Once again, Arrow take us on a thumb-tripping detour down the dangerous backroads of indie American scuzz Cinema with a cautionary tale torn from contemporary (*) headlines which moralises mealey-mouthedly while wasting no opportunity to cash in on the dishonourable ’70s tradition of serial killing.
(* Nobody seems too confident about pinning a date on this one).
Howard (Robert Gribbin) is a total schmendrick who lives with his Mom and works as a dry cleaning delivery man. The edgiest thing he ever seems to do is drinking root beer (have any of our readers ever actually tried that stuff? Yeuch!) while working on his hobby, putting together model cars. Nobody knows about his other hobby, though… raping and strangling hitch hiking runaways. It’s strongly suggested in John Buckley’s screenplay that Howie himself is not too aware of this regrettable sideline, going into some kind of spazzed-out fugue state as soon as his victims start expressing dissatisfaction with their home life or dissing their own Moms (contented homebodies just get a free ride to wherever they’re going). Apparently Howie’s domineering mother was upset when his sister Judy hitch hiked out of their lives. “I’m going to do Mama a favour, you tramp” he rails as he rapes the hapless hikers and throttles them with wire coat hangers: “You ran away from Mama… I’m going to do something to you, Judy… punish you for all you did to Mama” he continues, over their limp protests that they’re not bloody Judy! One victim was even amenable (to the sex, if not the strangling) on the time honoured principle of “a ride for a ride” (despite observing, harshly but fairly, that Howie’s “no Burt Reynolds”). The little trollop had it coming, just like Mom says.
Bit careless though, to use the coat hangers with which his delivery van is littered…. that’s the bright red “Baldwin Cleaners” van, which must be so inconspicuous when picking up the girls. Careless also of Howie to leave his milk bottle glasses at one of the crime scenes. Then again, he doesn’t even know he’s doing this, does he? And anyway, the investigating officer Captain Shaw (Russell Johnson… yes, “The Professor” from Gilligan’s Island) is completely clueless, so Howie’s reign of terror continues. He extends his murderous attentions to a young guy who’s left home due to his parents’ disapproval of his sexual preferences and a cute little girl (though it’s not made clear whether either of those are sexually assaulted) before finally winding up confined to a booby hatch (looks like the good folks of Crescent City will to find somebody else to clean their baldwins). “Spazzed-out fugue state”, my ass… somebody strap this guy into the nearest electric chair!
The final shots of Howie wearing a strait jacket in a rubber room, babbling about his Mom, are obviously intended to underscore the purported Norman Bates parallels, as is so often the case in these things, though Robert Gribbin’s Howard reminded me of nobody so much as Dan Grimaldi’s disco-dancing pyromaniac in Joseph Ellison’s Don’t Go In The House (1979).

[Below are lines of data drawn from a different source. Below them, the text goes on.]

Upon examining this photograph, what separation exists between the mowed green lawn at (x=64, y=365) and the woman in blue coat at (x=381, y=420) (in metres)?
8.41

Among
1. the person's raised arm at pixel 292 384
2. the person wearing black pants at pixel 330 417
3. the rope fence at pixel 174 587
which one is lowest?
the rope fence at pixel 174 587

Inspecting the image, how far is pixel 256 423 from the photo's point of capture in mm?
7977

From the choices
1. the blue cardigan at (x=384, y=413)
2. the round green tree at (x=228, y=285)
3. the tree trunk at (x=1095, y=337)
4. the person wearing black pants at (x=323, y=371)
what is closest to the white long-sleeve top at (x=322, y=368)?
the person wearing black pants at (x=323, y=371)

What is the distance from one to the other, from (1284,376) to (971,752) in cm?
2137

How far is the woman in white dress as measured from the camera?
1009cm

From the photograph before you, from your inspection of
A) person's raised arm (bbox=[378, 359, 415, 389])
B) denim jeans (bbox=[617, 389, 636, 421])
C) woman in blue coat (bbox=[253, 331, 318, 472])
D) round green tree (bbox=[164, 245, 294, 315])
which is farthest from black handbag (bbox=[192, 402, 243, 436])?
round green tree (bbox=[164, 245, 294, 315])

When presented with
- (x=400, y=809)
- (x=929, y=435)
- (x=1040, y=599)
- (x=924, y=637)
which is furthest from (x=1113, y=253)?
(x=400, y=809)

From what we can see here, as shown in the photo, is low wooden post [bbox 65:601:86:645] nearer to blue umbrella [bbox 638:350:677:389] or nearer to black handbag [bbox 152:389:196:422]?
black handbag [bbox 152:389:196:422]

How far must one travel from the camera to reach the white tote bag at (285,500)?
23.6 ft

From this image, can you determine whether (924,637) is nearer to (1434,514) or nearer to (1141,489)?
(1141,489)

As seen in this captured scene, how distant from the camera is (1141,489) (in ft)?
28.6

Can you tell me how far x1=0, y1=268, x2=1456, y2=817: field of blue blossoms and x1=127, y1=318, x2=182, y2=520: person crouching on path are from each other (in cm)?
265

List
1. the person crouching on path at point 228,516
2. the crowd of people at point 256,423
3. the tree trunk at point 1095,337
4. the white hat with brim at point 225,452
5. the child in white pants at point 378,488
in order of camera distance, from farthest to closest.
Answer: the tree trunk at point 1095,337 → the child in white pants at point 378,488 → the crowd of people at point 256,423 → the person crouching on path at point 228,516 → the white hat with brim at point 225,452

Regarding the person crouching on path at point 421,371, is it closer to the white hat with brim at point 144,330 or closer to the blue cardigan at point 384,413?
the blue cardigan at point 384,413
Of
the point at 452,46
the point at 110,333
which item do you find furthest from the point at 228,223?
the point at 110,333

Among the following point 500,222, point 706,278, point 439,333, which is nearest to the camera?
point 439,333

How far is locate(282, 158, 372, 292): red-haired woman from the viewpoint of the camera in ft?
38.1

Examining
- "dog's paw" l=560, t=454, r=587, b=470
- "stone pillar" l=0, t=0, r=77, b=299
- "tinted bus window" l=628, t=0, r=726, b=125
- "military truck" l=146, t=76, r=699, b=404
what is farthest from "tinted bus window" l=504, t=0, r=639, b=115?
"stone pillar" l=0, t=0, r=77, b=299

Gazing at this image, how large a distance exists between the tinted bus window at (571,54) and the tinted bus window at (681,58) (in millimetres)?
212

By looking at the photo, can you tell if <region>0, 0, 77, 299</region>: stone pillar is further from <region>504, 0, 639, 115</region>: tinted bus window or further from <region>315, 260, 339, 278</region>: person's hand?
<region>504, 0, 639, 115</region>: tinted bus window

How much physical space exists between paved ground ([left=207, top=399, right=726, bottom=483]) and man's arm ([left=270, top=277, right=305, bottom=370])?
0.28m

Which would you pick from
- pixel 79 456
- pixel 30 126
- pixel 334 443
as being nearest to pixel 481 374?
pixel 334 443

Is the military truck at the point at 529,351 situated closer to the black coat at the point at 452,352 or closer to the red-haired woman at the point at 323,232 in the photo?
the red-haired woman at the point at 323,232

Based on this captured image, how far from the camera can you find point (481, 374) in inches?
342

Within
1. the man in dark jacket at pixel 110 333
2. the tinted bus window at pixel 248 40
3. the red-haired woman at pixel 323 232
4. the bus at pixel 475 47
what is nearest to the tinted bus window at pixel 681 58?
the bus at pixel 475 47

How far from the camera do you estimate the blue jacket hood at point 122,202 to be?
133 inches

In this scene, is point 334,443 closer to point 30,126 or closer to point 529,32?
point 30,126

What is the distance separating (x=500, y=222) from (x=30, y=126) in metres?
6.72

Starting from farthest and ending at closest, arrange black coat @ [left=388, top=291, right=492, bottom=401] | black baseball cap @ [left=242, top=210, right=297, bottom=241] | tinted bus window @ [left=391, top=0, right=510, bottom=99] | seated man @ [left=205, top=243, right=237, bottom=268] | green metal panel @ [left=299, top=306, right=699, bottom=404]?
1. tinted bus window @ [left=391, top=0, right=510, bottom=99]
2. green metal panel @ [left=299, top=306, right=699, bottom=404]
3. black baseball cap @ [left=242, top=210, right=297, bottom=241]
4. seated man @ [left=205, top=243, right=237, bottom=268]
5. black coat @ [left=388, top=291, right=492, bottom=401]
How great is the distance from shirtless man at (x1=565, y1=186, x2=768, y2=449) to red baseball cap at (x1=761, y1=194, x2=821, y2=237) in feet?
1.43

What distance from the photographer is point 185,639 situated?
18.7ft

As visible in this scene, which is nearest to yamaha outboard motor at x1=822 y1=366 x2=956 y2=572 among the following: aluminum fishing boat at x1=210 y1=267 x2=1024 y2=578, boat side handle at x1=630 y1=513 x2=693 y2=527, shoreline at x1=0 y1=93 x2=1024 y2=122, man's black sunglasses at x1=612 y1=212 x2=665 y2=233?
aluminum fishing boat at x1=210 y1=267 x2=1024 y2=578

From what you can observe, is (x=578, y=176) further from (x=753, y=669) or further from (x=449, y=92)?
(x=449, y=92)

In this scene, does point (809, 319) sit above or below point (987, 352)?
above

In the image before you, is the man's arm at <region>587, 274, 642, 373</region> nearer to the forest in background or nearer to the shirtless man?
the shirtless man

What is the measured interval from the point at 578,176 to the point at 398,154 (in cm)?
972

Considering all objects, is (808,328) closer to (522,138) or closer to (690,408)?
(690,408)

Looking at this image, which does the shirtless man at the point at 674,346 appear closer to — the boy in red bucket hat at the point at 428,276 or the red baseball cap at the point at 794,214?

While we’re admonishing people not to do stuff, Gribbin’s other notable credit (under the highly apposite nom de screen “Crackers Phinn”) was Gar aka Mark, the time travelling cannibal caveman in Lawrence D. Foldes’ truly jaw dropping “video nasty” Don’t Go Near The Park (1979). No doubt if HHTH had been released on VHS back in the day, it would have joined that one on the DPP’s proscribed list. Whatever, it was picked up for US distribution by Harry Novak, so you should know pretty much what to expect…
The main feature and its trailer are presented in two optional screen ratios (1.33 and 1.78). Extras wise, Stephen Thrower does a characteristically engaging job profiling the prolific, promiscuous career of director Irvin Berwick, whose stint with Sci-fi legend Jack Arnold inspired one of the most memorable Creature From The Black Lagoon knock-offs, his The Monster Of Piedras Blancas in 1959. Alexandra Heller-Nicholas narrates a new visual essay on the darker aspects of hitch-hiking culture on the screen and in real life.
Country singer Nancy Adams talks about recording the title song for a film which is clearly not her cup of tea (“I don’t want that sort of thing in our house”) and we are treated to an incongruous mash-up of the picture’s opening visuals and the original version of that number, then entitled “Lovin’ On My Mind”. Adams gives one of the name droppiest interviews ever but, to be fair, she has had a long and interesting career.
If you’ve got a BD capable PC or Mac you’ll be able to access the original press book and the reversible sleeve will feature original and newly commissioned artwork by those Twins of Evil guys. The first pressing only will contain a collector’s booklet featuring Heather Drain’s appraisal of this torrid trash effort. Enjoy.